TEXTE ÉTUDIÉ.

------------------------------------------------------------------------

Essais sur la religion de John Stuart MILL

Décidément, la religion est toujours malmenée par les intellectuels  de tout temps et de toute nation. En fait il apparaît que quand un Sapiens intellectuellement évolué se met à réfléchir puis à écrire sur le thème d’un dieu créateur de toute chose cette entité se transforme en vulgaire courant d’air sous le feu des projecteurs scientifiques. Bien que je commence à en avoir ma claque, de donner de l’importance à ces 3 livres religieux qui ne sont que balivernes en faisant la critique de livres expliquant finalement ce qu’une majorité d’êtres doués de raison sait déjà, je dois avouer que j’ai réussi à grappiller de superbes concepts issus de l’ouvrage de John.

La première partie et de loin la plus intéressante traite de la nature, nature sous forme de force de persuasion, nature par définition ou encore nature par perception. On se rend compte que la source de la religion, de ses opposants, du pouvoir est souvent liée à la qualification de « naturel » par le Sapiens. John fera là un travail brillant dans le but de comprendre ce terme ainsi que son influence au cours de l’histoire. La description de la cruauté de la nature faisant passer le pire des psychopathes humains pour un gentil bisounours est tout simplement énorme, celle-ci avait pour but de démontrer que si quelque chose contrôlait la nature, cela serait très loin d’être une personne dotée d’amour et de compassion.

Une thèse géniale de Stuart Mill est le fait de défendre que la plupart des gens n’adhèrent pas à ces principes religieux pour la religion en elle-même, mais y adhère dans un but de satisfaire l’opinion de proximité. Il utilisera des mots très justes qui nous feront comprendre que la puissance sociale d’un thème peut annihiler tout esprit de logique d’un être fragile, voir faible. On comprend mieux pourquoi les intellectuels sont toujours contre la religion, mais cela va plus loin, c’est le principe d’adhésion par pression de l’opinion externe qui est finalement combattu. Les philosophes n’ont en effet à tort ou à raison jamais eu peur d’être contre l’opinion de masse ce qui leur a valu d’ailleurs de sacrés déboires.

------------------------------------------------------------------------

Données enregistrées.
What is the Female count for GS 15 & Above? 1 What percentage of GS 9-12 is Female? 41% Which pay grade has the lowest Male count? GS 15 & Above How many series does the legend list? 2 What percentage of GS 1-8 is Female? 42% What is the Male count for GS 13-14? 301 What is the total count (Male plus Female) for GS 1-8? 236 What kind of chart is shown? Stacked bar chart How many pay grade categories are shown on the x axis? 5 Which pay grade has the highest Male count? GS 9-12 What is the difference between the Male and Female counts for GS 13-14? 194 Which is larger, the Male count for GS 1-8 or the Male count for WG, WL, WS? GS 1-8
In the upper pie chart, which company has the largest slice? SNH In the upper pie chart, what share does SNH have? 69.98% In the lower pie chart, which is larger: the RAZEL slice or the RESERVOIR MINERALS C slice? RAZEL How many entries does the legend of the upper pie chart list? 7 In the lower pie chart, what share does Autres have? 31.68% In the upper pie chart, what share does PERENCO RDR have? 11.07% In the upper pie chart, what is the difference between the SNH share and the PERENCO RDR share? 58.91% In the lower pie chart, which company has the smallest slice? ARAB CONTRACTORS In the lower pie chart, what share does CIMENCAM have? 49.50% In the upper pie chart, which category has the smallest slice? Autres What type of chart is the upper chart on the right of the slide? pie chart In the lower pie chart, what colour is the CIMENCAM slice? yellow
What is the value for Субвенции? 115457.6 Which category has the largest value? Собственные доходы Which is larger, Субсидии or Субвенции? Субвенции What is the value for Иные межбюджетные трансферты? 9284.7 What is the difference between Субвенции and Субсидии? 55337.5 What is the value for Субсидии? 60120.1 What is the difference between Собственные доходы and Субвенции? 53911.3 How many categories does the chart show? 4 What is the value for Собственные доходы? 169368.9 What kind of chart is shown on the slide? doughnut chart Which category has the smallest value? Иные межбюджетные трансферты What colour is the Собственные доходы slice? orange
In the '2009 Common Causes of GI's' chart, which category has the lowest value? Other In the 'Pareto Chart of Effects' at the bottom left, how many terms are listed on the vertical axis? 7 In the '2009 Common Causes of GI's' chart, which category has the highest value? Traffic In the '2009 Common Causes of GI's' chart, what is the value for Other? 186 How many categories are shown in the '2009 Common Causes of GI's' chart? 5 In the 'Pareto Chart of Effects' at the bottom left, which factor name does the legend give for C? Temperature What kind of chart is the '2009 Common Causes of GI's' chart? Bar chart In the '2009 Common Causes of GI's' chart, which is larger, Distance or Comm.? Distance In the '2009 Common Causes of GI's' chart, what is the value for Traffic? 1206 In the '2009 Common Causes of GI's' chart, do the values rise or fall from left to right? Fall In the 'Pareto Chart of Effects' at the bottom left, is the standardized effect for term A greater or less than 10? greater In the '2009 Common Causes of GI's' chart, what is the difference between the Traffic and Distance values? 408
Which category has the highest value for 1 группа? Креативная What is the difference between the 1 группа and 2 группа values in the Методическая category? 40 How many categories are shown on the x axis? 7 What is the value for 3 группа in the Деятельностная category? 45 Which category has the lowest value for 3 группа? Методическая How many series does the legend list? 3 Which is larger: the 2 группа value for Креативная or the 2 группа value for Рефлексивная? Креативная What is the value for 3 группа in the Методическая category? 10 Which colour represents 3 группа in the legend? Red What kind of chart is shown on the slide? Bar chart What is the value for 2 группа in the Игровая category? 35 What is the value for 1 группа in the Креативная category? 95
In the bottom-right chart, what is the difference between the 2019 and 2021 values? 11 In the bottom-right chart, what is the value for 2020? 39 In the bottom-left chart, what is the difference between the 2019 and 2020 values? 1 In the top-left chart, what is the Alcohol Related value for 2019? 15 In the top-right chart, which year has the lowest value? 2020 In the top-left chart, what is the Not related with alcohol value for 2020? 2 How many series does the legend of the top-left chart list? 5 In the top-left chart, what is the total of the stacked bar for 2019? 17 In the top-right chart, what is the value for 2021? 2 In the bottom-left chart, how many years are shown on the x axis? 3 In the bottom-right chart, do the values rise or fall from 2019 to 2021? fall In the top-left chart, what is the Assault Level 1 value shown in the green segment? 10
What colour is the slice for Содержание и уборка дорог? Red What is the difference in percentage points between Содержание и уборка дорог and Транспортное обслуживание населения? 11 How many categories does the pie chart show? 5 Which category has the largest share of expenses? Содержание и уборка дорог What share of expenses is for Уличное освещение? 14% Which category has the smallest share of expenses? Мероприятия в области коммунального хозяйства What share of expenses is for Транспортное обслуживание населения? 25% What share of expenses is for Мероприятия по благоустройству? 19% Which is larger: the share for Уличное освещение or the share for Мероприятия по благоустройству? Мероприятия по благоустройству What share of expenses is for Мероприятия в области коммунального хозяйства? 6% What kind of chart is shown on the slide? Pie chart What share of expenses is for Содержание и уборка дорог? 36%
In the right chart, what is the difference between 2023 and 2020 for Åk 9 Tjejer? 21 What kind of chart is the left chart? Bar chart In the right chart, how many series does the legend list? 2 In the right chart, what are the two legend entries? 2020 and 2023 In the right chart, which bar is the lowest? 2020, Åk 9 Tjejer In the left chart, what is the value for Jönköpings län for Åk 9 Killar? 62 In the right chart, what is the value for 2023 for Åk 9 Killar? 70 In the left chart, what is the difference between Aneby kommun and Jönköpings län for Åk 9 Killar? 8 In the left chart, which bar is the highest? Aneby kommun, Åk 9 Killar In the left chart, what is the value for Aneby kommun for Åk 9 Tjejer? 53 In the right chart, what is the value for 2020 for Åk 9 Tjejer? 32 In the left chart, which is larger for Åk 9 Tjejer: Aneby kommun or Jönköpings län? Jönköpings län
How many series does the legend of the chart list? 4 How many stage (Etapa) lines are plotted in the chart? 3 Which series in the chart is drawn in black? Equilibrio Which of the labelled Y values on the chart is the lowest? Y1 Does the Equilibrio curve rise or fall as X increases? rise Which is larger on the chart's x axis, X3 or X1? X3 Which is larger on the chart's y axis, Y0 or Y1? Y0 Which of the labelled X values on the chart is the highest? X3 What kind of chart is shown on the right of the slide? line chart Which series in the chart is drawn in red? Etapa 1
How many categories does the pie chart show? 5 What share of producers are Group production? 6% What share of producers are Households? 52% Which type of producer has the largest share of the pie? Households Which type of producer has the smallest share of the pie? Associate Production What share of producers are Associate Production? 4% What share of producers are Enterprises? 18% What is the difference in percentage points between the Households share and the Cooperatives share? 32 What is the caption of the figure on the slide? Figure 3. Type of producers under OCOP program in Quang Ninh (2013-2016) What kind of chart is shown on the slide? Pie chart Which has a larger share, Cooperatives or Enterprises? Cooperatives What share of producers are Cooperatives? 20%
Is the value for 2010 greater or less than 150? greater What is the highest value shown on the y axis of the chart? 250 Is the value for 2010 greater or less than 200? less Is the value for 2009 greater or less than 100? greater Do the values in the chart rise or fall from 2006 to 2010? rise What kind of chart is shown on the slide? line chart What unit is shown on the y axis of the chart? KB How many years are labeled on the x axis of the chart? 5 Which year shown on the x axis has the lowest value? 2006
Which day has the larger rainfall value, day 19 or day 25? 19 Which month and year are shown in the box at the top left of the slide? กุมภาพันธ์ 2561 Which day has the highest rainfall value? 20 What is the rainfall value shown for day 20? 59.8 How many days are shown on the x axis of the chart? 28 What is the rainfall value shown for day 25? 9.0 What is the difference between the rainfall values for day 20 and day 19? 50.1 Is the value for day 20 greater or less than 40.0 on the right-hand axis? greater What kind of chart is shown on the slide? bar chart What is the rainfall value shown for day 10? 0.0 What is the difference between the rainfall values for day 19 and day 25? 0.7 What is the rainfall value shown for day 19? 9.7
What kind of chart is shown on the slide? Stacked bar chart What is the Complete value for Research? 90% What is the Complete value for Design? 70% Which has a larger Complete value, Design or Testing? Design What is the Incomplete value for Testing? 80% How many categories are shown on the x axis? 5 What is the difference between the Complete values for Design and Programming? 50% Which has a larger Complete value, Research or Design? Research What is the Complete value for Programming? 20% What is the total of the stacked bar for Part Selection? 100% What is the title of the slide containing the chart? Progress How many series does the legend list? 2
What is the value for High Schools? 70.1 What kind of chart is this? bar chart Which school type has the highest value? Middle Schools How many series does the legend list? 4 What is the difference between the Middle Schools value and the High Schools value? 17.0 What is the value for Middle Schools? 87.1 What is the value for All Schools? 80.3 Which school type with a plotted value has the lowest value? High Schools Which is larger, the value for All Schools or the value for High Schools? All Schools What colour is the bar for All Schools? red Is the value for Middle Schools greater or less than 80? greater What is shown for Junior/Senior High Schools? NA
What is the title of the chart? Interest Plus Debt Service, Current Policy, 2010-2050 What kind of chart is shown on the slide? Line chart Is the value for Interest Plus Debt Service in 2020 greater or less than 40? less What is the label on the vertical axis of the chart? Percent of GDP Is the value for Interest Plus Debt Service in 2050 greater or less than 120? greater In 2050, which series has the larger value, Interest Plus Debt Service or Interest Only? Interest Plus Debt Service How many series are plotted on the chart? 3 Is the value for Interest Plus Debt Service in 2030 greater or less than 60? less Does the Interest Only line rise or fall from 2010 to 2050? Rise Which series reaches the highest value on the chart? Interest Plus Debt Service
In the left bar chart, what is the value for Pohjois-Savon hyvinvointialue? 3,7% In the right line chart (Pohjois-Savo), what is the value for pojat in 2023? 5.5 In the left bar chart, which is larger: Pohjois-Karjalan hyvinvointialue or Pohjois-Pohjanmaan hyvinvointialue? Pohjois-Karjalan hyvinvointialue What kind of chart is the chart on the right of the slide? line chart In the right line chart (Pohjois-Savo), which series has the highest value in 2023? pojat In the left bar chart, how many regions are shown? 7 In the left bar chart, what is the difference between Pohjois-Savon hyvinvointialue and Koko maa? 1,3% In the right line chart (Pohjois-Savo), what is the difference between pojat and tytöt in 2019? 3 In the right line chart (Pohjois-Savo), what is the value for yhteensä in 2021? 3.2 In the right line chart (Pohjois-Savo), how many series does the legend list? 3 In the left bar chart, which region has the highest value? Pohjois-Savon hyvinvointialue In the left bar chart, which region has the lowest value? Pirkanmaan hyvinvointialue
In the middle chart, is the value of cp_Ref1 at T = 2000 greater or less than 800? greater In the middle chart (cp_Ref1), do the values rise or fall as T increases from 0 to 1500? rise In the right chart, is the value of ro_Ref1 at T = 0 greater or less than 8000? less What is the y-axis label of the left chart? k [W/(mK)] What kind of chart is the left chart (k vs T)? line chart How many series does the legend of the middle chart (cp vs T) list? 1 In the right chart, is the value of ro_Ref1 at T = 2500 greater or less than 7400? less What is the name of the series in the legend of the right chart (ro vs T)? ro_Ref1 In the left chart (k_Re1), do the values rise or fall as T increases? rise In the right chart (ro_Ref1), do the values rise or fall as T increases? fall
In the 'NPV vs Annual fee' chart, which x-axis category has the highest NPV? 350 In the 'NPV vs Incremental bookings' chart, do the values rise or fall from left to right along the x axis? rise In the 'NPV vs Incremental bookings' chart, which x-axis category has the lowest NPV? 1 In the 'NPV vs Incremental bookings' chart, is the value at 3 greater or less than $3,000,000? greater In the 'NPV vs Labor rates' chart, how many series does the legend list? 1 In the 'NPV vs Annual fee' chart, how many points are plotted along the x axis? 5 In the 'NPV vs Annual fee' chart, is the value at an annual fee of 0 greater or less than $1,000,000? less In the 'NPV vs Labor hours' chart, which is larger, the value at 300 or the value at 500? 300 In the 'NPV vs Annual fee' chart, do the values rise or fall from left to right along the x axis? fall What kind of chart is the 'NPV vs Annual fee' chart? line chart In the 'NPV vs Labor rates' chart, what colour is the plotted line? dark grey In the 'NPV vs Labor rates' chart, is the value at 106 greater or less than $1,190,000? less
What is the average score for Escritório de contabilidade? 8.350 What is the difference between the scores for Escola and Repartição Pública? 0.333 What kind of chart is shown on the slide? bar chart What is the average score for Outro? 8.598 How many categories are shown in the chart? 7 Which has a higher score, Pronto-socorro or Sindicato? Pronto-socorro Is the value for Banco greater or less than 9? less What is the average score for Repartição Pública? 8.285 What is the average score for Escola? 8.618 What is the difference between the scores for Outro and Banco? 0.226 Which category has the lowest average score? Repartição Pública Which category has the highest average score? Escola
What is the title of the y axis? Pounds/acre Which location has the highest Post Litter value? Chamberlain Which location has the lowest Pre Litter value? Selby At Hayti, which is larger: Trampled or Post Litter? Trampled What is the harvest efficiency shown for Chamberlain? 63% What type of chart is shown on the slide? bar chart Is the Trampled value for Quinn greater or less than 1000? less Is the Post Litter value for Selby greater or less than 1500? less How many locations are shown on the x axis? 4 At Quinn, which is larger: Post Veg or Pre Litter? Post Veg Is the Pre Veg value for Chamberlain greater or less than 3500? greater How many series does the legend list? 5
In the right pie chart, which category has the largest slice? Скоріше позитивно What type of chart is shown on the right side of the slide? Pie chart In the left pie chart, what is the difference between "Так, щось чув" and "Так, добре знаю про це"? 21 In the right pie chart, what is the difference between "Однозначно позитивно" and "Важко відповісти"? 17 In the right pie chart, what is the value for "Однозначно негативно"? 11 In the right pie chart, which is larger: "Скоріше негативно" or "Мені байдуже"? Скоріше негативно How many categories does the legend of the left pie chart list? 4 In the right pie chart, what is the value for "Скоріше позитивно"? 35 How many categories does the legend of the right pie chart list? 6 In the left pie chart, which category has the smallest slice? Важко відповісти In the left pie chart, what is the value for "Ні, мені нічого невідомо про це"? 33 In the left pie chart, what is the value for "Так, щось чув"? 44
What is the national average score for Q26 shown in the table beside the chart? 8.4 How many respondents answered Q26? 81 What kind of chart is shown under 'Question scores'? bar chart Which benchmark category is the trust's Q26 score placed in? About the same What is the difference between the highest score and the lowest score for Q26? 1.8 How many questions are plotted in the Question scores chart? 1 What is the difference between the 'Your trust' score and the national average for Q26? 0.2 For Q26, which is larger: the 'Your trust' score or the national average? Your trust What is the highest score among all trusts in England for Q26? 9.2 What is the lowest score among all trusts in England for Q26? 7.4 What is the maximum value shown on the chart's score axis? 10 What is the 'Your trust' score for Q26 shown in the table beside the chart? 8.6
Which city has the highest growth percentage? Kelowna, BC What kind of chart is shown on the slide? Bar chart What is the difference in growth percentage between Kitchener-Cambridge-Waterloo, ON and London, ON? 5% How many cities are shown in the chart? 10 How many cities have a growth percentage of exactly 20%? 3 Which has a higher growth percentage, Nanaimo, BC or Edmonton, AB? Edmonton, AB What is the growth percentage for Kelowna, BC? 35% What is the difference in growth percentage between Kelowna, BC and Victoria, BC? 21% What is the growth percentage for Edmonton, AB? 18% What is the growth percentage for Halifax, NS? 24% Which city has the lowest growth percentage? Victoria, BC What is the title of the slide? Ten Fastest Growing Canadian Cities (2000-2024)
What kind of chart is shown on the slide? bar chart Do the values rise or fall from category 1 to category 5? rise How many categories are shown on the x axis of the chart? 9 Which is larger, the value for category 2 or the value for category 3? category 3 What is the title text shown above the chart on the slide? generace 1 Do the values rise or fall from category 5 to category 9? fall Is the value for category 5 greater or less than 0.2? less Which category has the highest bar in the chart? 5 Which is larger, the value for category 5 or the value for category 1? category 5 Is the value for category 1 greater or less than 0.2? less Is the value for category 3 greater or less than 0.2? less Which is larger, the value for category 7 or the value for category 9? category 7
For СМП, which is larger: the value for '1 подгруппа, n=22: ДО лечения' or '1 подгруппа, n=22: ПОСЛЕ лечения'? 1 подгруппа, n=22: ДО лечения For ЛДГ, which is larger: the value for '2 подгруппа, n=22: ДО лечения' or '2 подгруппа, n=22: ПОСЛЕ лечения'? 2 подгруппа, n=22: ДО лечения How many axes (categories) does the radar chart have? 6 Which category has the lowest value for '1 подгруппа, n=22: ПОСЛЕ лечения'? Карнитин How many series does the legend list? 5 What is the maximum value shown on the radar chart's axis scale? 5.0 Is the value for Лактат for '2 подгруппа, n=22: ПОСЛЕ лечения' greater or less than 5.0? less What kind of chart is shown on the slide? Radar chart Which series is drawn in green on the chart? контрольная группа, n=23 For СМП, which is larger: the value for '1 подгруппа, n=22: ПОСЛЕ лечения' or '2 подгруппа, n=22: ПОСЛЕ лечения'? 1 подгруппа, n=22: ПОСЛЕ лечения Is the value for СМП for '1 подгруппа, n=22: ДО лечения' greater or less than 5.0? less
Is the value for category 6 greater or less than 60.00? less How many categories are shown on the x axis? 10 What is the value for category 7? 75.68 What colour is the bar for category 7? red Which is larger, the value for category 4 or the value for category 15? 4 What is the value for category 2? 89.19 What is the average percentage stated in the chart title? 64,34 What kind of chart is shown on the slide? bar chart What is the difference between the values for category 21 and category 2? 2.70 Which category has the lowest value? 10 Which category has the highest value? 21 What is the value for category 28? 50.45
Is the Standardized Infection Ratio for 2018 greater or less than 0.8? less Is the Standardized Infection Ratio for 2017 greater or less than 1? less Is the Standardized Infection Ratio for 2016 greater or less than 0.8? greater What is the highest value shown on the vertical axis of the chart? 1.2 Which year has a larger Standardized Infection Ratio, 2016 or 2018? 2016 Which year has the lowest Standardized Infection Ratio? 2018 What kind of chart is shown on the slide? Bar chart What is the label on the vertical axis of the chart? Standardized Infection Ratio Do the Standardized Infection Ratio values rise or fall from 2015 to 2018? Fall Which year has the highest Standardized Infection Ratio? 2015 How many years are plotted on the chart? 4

------------------------------------------------------------------------

TRAVAIL DEMANDÉ. Recopiez à l'identique le passage de la critique des Essais sur la religion de John Stuart Mill qui va de « La première partie » à « et de compassion. » inclus.

EXERCICE CORRIGÉ.
La première partie et de loin la plus intéressante traite de la nature, nature sous forme de force de persuasion, nature par définition ou encore nature par perception. On se rend compte que la source de la religion, de ses opposants, du pouvoir est souvent liée à la qualification de « naturel » par le Sapiens. John fera là un travail brillant dans le but de comprendre ce terme ainsi que son influence au cours de l’histoire. La description de la cruauté de la nature faisant passer le pire des psychopathes humains pour un gentil bisounours est tout simplement énorme, celle-ci avait pour but de démontrer que si quelque chose contrôlait la nature, cela serait très loin d’être une personne dotée d’amour et de compassion.